Copy the lines running from the one that contains "A contemporary Mahjong set in carry case." to the end of the entries below, exactly and with no pictures.

▸ MATERIAL SHOWN
****************************************
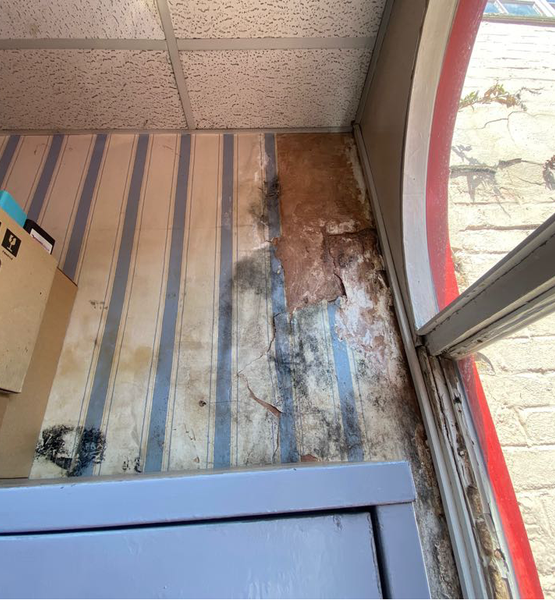 mould-damage-around-window-and-wall Mould growth and damp damage around an interior window frame and adjoining wall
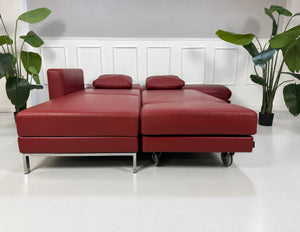 Gebrauchtes rotes Brühl Fourtwo Designer Leder Ecksofa vor einer Wand, stilvoll und modern eingerichtet.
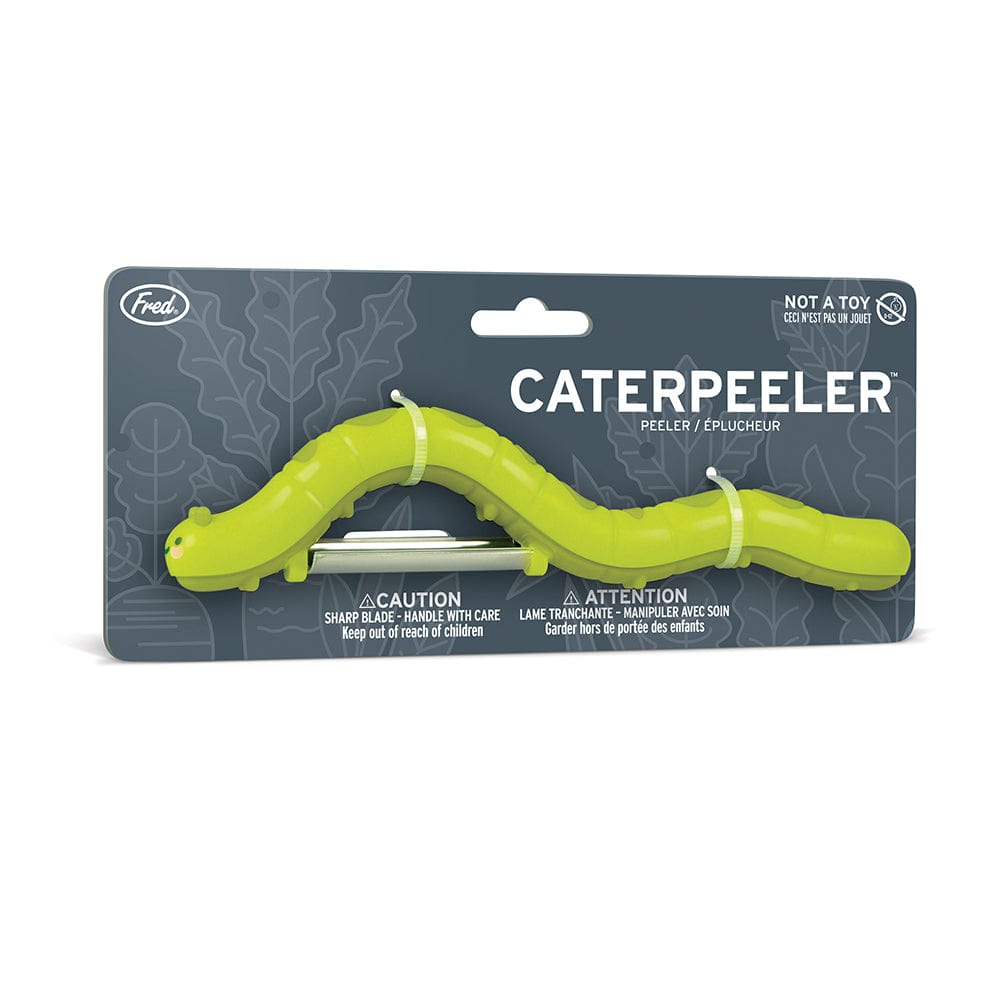 A fruit & vegetable peeler that looks like a green caterpillar, shown on backer card packaging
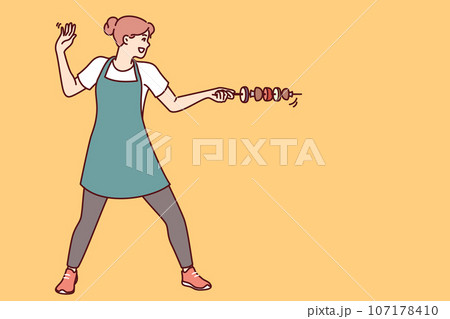 Housewife woman with vegetable kebab stands in swordsman pose and uses skewer instead of sword 107178410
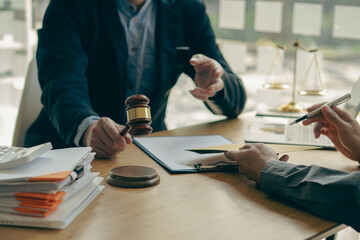 Male businessman and lawyer consulting with the client team on law, discussing and signing office contract with judge's scale and hammer on legal services concept table.
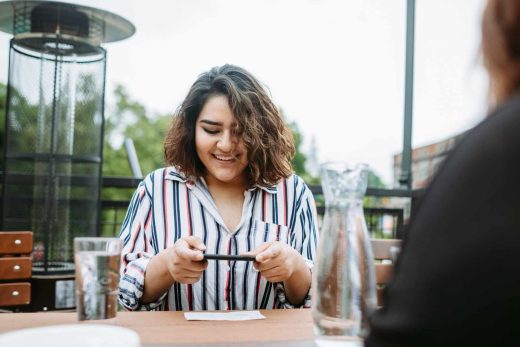 A smiling woman takes a photo of a check on a table with phone at an outdoor cafe.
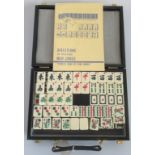 A contemporary Mahjong set in carry case.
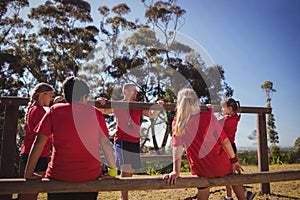 Trainer instructing kids during obstacle course training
****************************************
▸ RESULT FOR THIS TASK
 A contemporary Mahjong set in carry case.
 Trainer instructing kids during obstacle course training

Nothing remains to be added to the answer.